Open lpisha opened 1 year ago
My question is that for the CUDA version of the program, the memory is allocated using cudaMallocManaged. The memory allocated in this way can be accessed by both the CPU side and the GPU side. However, for GPU, accessing this memory will be slow. I tested it with Nsight and found that SM utilization is less than 5% at present. Why not use CudaMalloc to allocate space on the GPU and use CudaMemCopy to copy? What is the reason for using cudaMallocManaged. Thank you very much.
This is a tracking issue for changes we are implementing regarding allowing the user to specify how much memory an instance of bellhopcxx
/ bellhopcuda
uses, to better support situations where the user wants to run multiple instances at the same time. Your question is not related to this, so it would have been preferred to open a new issue for your question.
On modern architectures (Pascal / 10x0 or later), unified virtual memory is generally not much slower, if at all, than explicitly managed memory. The GPU handles page faults and migrates those pages from CPU memory. This does make the kernel wait for those pages to be moved, but if you explicitly copy the memory in advance, you have to wait for those pages to be moved anyway.
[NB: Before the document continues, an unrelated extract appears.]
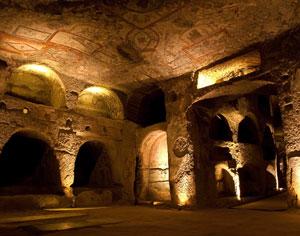 Roma Cristiana tour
In some cases UVM could be faster: for example, suppose you have a transmission loss run, where all the rays go in one direction and never influence receivers on the other side. The pages holding the memory for the part of the field which is never touched by the GPU never have to be moved to the GPU at all! If they were explicitly managed, they'd have to be moved to the GPU once at the beginning and then back to the CPU at the end.
The reason we chose unified memory for this project is because it is one codebase which can be compiled as C++ or as CUDA. Simply changing the allocation between malloc
and cudaMallocManaged
is much cleaner to support, compared to having data structures have host and device pointers and explicit copy steps.
Regarding your observed performance: SM utilization of 3.8% will never be caused by unified virtual memory. At worst UVM might reduce performance in a particular case from 100% to 50% or something like that, but it will not lose 96% of the performance. Furthermore, how the memory was allocated doesn't change anything about how often DRAM is read and written. Too much DRAM activity means the data access patterns of the kernel itself are poor relative to the GPU caches, for example because a large region of the field is being read and written to, and this can't fit in the cache.
How many rays are being traced by the environment file you're using? What GPU are you using?
Thank you for your patience. Maybe I'm using 1750 graphics card, which is not so good for new technology support. There are about 10000 rays. I sue Seamount3Dgaussian env which reduced the Nalpha and the Nbeta.
Allow the user--
--to specify parameters controlling the amount of memory used by
bellhopcxx
/bellhopcuda
in all run types.Currently:
BELLHOP
/BELLHOP3D
had an unacceptable default for the amount of memory to use (16 GB). This has been changed to a user-settable parameter and the default reduced.There should be one parameter for how much memory the user wants to allow the program to use. It should count the SSP, bathymetry, etc. against this value too. Things like the maximum number of eigenray hits should also be adjustable.